## Extrait du texte
Alors que les professionnels du droit s’acquittent de leurs tâches quotidiennes, l’émergence du chatbot d’OpenAI, ChatGPT, a suscité des inquiétudes quant à l’avenir du secteur juridique. Nombreux sont ceux qui s’interrogent sur l’exactitude du chatbot pour répondre aux questions juridiques, se demandent si la sécurité de leur emploi est en jeu et si cela marque la fin des lois sur le droit d’auteur.
La croissance rapide de la base d’utilisateurs de ChatGPT, qui a atteint un million en seulement cinq jours, contre trois ans et demi pour Netflix et cinq mois pour Spotify, a fait sourciller les juristes. Sa capacité à produire des travaux écrits sur un vaste éventail de sujets, notamment des documents juridiques et des réponses à des questions juridiques, a alimenté à la fois l’excitation et la crainte quant à l’avenir de l’IA dans le secteur juridique.
Cet article vise à aider les professionnels du droit et les consommateurs de services juridiques à évaluer les applications, les limites et les risques potentiels du ChatGPT. Nous allons explorer ses utilisations possibles et évaluer ses défauts réels ou potentiels. En outre, nous offrirons à ChatGPT la possibilité de répondre à notre analyse, notamment en ce qui concerne les risques liés à l’utilisation de l’IA dans la pratique juridique, afin de garantir l’équité de la procédure.
Présentation de ChatGPT
ChatGPT est un chatbot d’IA créé par OpenAI, une société d’IA basée aux États-Unis. Il utilise GPT-3, un grand modèle de langage avec un nombre impressionnant de 175 milliards de paramètres et un accès à 300 milliards de mots. En tant que modèle de langage, GPT-3 doit suivre la probabilité pour prédire le prochain mot d’une phrase, reflétant ainsi les modèles de parole et d’écriture humains. Grâce à l’accès à un vaste vocabulaire, aux connaissances et au contexte, ChatGPT peut générer des réponses intéressantes et perspicaces sur une gamme infinie de sujets. Notamment, ChatGPT a produit divers résultats, dont un article juridique de 14 pages en une heure, un code informatique fonctionnel et même un verset biblique dans le style de la King James Bible sur la façon de retirer un sandwich au beurre de cacahuète d’un magnétoscope.

## Enregistrements présentés
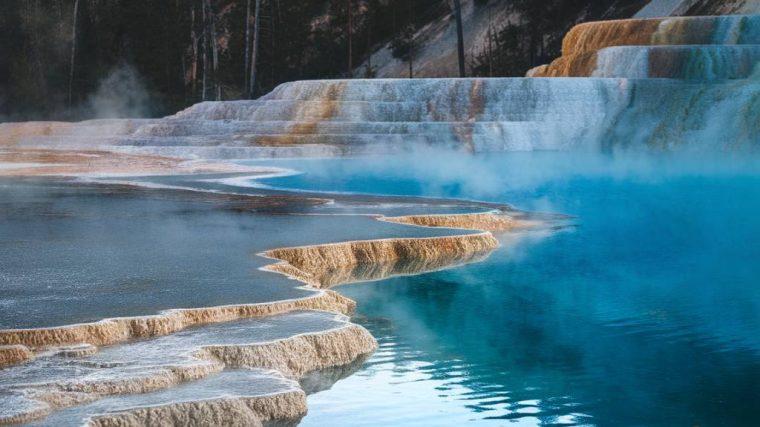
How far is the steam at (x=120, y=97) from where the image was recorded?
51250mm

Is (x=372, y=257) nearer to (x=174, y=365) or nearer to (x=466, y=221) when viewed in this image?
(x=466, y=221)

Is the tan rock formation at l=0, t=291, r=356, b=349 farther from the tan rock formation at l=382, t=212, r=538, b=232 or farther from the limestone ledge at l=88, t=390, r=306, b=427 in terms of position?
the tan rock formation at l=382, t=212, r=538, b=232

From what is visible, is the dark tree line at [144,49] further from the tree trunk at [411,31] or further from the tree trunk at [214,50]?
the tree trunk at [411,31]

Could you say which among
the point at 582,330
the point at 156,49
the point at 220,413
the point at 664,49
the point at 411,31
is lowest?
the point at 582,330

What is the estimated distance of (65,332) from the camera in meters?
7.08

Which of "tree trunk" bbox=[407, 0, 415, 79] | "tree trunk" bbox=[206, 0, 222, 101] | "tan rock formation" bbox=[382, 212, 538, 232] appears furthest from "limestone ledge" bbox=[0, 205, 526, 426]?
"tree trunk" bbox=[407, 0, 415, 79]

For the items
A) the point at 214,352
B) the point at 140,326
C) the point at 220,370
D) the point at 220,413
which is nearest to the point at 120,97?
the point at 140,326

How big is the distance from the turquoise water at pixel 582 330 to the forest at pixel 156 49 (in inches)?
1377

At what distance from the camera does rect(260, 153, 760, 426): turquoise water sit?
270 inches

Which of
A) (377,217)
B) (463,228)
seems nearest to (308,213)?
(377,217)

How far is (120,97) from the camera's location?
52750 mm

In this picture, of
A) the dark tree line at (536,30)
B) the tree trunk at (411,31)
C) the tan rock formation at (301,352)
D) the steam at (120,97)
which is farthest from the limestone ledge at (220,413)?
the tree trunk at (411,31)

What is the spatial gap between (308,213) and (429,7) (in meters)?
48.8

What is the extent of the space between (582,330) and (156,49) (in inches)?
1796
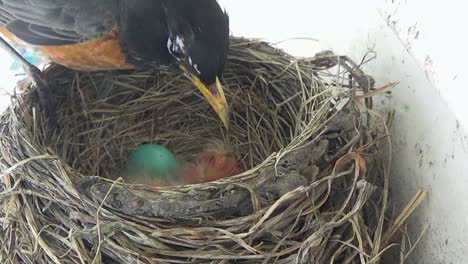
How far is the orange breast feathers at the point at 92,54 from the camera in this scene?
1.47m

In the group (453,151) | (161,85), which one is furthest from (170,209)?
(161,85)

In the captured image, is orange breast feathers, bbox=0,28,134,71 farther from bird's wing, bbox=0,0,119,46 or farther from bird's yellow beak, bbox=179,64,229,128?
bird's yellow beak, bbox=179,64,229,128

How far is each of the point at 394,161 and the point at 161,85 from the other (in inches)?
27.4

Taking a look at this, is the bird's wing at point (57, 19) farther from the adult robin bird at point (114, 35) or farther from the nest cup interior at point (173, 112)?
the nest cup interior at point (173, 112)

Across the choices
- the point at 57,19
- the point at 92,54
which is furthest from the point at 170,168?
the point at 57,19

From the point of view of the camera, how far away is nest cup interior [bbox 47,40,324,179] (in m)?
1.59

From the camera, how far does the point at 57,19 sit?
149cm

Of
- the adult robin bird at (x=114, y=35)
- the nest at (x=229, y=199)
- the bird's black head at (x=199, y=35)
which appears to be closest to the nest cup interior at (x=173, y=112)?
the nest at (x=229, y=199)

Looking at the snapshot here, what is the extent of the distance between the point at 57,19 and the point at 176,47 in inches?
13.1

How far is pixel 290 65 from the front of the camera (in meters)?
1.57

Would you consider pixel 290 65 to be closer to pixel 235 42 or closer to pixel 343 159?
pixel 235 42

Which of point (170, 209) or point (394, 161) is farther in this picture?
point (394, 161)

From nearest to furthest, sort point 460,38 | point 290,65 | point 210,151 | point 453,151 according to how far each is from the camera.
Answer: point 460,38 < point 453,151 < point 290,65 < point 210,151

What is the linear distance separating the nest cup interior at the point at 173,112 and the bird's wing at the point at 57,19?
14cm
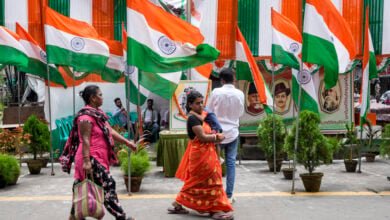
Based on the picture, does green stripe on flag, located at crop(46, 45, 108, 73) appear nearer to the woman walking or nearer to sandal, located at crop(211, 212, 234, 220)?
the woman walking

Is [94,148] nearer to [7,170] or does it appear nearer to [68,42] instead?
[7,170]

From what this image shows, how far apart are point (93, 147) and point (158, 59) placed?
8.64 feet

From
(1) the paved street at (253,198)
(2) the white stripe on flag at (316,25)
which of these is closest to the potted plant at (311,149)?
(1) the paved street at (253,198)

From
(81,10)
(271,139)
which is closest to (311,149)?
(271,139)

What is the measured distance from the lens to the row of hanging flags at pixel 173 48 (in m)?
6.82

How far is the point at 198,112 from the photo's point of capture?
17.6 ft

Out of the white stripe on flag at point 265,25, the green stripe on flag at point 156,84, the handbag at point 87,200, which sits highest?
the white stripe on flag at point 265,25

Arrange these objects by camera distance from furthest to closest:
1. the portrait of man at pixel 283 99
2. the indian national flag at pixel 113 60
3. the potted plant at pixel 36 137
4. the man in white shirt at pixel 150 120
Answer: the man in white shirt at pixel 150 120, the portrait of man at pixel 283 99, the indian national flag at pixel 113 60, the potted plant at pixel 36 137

## Tâche à réaliser
Pour chacune des affirmations ci-dessous, dites si elle concorde avec l'extrait sur ChatGPT et le droit, en répondant par oui ou non et en citant les mots décisifs de l'extrait.
1. ChatGPT a atteint un million d'utilisateurs en cinq jours.
2. GPT-3 compte 300 milliards de paramètres.
3. OpenAI est une société basée en Europe.

## Résultat de la tâche
1. Oui : « qui a atteint un million en seulement cinq jours »
2. Non : « un nombre impressionnant de 175 milliards de paramètres »
3. Non : « une société d’IA basée aux États-Unis »